The example of Palestine
In understanding solidarity as the work of coming to know how life is lived under occupation, I now see their situation, as Michael Hardt has written:Palestine’s realities are not different from our own. They are just starker, denser, more defined.
rather than [as] an exception, we can see Palestine and the struggles of Palestinians as exemplary.
That is to say, Palestine is an actually existing possibility for the general condition of social life in the twenty-first century. In the Israeli newspaper Ha'aretz, columnist Gideon Levy pithily called the regime one of 'real estate and messianism.' Not unlike a certain candidate for the US presidency.
The Palestinian situation has become exemplary for a new form of settlement and occupation in the era of real-estate driven capitalism. It is marked by a combination of old forms of domination with new modalities of deprivation. The regime uses spectacular punishment, typical of settler colonies, like the destruction of houses belonging to people designated as terrorists. By its walls and fences it creates physical segregation, typical of the divided cities of both the Cold War and global counterinsurgency post-9/11, as we can see in places like Baghdad. It also practices service deprivation, meaning cutting off water, electricity and other services, which has become typical of segregated global cities from Detroit to Johannesburg. One of these conditions makes for difficult living--all of them together creates a new paradigm. Putting together the old and the new, as happens in Palestine every day, everyday life under occupation becomes exemplary not exceptional. In these conditions, to have an everyday life and to live every day, is a revolutionary act.
Everyday life, every day
Because this is new, we need to be grounded. To understand what it means to live in this global paradigm, in other words, look at how life is lived every day. For some, the mention of the everyday will seem old hat. Like the conditions I am analyzing, this condition is a hybrid of the new and the old. There are four key aspects to the new global society, as I set out in How To See The World. It is comprised of a majority young (under 30), mostly urban, and networked society, undercut and challenged by the effects of climate change. It does so, moreover, in conditions of intensified colonialism. In my earlier work, I’ve demonstrated that visuality is a colonial technology that renders ground into space for battle or for enclosure. In Palestine, those spaces are indistinguishable. The political question that arises is whether Palestine becomes exemplary for the a security society, as advocated by politicians on both sides of the Atlantic and in Australia. Or, just possibly, it becomes the paradigm for a new decolonization.
Mapping the new global everyday is consistent with how the concept came into critical focus. Inspired by his involvement with Surrealist anti-colonialism, Henri Lefebvre published his ground-breaking Critique of Everyday Life in 1947, at height of the decolonial transformation following World War II. India had just become independent. The Nakba was just months away. For Lefebvre,
the revolution...can only be defined concretely, at the level of everyday life.

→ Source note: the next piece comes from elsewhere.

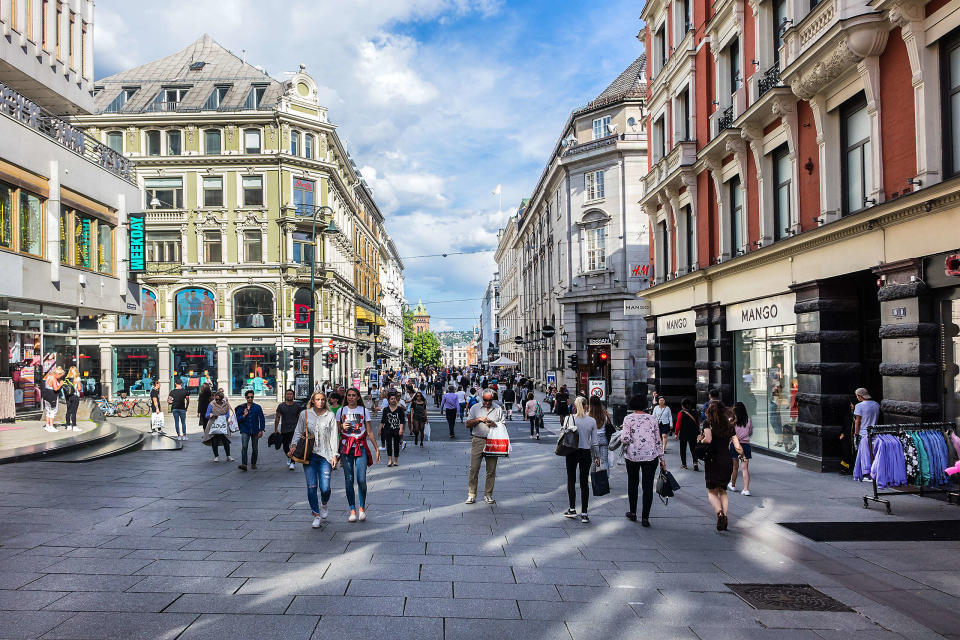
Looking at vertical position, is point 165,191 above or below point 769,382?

Working within the Marxist tradition, Lefebvre was more confident as to what the form of that revolution might be than we are today. It seems closer to Grace Lee Boggs' concept of {r}evolution, meaning
a two-fold transformation of ourselves and our institutions.
This {r}evolution would require structural changes to eliminate poverty, racism and war, accompanied by what Dr. King called 'a mental and spiritual re-evaluation.' We need to be oriented towards people, not things, so as, said Boggs,
to live more simply so that others can simply live.
The questions that arise from this interface of revolution and the everyday are those that motivate this project:
- What does it mean to have a life that matters?
- How can we see others, and who counts as human?
- How can we live with non-human life?